The central problem of phonological development runs parallel to the problem of the
development of language itself. Infants somehow progress from the sounds of physical necessity
such as crying and cooing to children capable of producing complex, phonologically and
syntactically well formed utterances. The normal infant entering the world is assumed to draw
on four classes of input that are useful for learning about their local environment:

♦ Innate endowments and biases.


♦ Events in the surrounding environment.
♦ Self-generated perceptuomotor actions.
♦ Feedback from self generated perceptuomotor actions.

The exact relationship between these factors in development has always been controversial. In
learning phonology, the child may well have certain innate biases present at birth. At the very
least the infant is endowed with a perceptuomotor system and a vocal tract that will eventually
be able to make a large array of sounds. The infant is surrounded by a rich linguistic
environment filled with people generating complex acoustic information. The infant makes
sounds, and the production of early utterances starts a feedback loop by which the child can
modify the sound of his own voice.

Infants learning English phonology show a great deal of individual variation. However,
superimposed on this is a predictable order of acquisition. The exact nature of the interaction
between biological and environmental factors in this process is not understood, with roles
posited for explanations invoking innate language skills, a maturing vocal system and phoneme
frequency. The order in which phonemes are acquired is difficult to ascertain. This is due to
many factors:

“… acquisition varies between children learning the same language; related allophones are acquired at
different times; acquiring a phoneme may not mean that the relevant phonemic contrasts have been

Modelling the acquisition of English phonology in infancy 4


acquired; position of the target phoneme in the syllable, together with other contents of the syllable,
affects pronunciation.” Shillcock & Westermann (1996) p1.

Expected orders of acquisition have been published despite the problems involved. Speculations
have been made about the influences that combine to produce a phonological system with a
predictable acquisition order.

A successful theory of phonological acquisition will have to explain several observed properties
of development:
♦ The nature of the interaction between babbling and early speech.
♦ Predictable orders of development.
♦ Individual variation.
♦ Cross-linguistic variation.
♦ The role of different levels of sound structure: phonemes, syllables, lexical items.

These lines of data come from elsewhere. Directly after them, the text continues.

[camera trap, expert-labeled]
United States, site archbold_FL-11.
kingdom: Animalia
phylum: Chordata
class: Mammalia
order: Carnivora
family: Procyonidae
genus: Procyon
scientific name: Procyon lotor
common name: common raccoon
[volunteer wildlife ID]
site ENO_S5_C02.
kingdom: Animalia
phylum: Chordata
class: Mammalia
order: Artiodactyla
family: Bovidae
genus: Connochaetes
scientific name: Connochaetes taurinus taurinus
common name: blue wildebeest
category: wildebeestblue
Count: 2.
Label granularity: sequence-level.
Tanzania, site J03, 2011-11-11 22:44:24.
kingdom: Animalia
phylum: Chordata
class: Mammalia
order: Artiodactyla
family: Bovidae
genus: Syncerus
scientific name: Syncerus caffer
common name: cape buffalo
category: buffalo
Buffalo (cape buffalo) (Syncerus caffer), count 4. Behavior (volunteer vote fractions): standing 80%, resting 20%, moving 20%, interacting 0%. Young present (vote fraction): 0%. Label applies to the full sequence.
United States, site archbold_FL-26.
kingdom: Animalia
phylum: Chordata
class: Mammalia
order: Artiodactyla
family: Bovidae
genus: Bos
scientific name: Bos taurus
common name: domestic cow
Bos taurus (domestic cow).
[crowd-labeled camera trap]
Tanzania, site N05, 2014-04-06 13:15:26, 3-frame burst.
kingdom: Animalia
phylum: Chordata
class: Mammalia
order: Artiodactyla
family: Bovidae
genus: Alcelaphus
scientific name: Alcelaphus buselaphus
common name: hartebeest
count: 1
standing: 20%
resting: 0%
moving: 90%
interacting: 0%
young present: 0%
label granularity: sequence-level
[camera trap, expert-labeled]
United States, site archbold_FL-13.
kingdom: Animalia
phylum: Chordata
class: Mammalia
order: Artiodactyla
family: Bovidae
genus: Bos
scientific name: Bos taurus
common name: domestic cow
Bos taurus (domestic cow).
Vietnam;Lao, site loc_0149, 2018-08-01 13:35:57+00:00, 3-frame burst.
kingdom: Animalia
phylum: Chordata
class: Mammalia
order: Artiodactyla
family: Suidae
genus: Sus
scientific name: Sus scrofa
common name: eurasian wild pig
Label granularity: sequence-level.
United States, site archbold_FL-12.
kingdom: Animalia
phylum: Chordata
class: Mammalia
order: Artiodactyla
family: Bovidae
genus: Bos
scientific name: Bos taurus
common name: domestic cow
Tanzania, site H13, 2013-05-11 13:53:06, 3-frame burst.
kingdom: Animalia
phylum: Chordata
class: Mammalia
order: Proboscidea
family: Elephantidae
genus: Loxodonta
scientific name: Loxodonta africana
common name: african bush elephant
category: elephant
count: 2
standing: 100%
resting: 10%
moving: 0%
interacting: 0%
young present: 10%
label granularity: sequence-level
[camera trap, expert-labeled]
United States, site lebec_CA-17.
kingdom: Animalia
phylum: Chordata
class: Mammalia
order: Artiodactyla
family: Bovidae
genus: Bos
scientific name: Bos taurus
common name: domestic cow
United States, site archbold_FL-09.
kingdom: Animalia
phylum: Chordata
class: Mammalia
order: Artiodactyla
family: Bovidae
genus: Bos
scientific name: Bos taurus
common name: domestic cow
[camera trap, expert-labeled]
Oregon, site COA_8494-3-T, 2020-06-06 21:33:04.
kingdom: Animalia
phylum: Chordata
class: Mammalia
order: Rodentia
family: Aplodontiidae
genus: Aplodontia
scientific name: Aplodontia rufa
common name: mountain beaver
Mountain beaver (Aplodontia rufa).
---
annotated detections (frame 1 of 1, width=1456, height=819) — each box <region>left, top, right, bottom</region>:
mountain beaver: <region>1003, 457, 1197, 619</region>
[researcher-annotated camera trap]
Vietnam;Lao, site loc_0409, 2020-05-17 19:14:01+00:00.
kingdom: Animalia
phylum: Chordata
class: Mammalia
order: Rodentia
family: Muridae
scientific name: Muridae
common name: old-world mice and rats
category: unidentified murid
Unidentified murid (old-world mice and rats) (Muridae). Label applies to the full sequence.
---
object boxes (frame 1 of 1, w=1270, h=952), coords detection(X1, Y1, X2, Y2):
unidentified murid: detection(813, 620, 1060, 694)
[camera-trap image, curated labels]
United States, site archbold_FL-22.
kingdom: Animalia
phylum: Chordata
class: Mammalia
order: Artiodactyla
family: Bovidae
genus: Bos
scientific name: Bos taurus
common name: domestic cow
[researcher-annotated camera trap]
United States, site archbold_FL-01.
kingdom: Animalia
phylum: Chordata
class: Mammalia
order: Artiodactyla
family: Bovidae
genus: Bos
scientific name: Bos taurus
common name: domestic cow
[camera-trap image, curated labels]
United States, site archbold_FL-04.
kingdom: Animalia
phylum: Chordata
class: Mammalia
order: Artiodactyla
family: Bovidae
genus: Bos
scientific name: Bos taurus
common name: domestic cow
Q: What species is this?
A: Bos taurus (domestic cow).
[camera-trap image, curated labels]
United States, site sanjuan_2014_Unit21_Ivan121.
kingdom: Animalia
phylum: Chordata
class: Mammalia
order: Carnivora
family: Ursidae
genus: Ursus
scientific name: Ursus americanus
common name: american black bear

1.2 Current perspectives on phonological development

1.2.1 From babbling to speech

The status of babbling as a ‘linguistic’ stage is under debate. At one extreme is the claim that
babbling is a motoric subsystem entirely insulated from language, at the other the theory that
babbling grades continuously into speech. Jakobson (1968) attempted to model the order in
which the phonological oppositions of language are acquired. Acquisition was treated as the
building of a phonological system using sets of rules. Jakobson denied that the infant babbling
stage had any impact on the subsequent development of communicative vocal gestures. The
constrained approach of Jakobson has famously failed to account for the observed variation in
language acquisition. However, some researchers continue to see babbling as an independent
subsystem insulated from language learning. Locke (1983) supported the ‘independence
hypothesis’ against the ‘interactional hypothesis’, although Locke has also stressed the wide
range of factors likely to be implicated in phonological development:

Modelling the acquisition of English phonology in infancy 5


“We must figure out how children develop the emotional, social, perceptual, motoric, neural,
cognitive and linguistic capabilities required for the efficient use of language.” (Locke 1995 p278).

Locke and Studdert-Kennedy believe that the question of language development is not to explain
how the external environment trains the child:

Language is not an object, or even a skill, that lies outside the child and has somehow to be
internalized. Rather it is a mode of action which the child grows because the mode is implicit in the
human developmental system (Studdert-Kennedy 1991 p10).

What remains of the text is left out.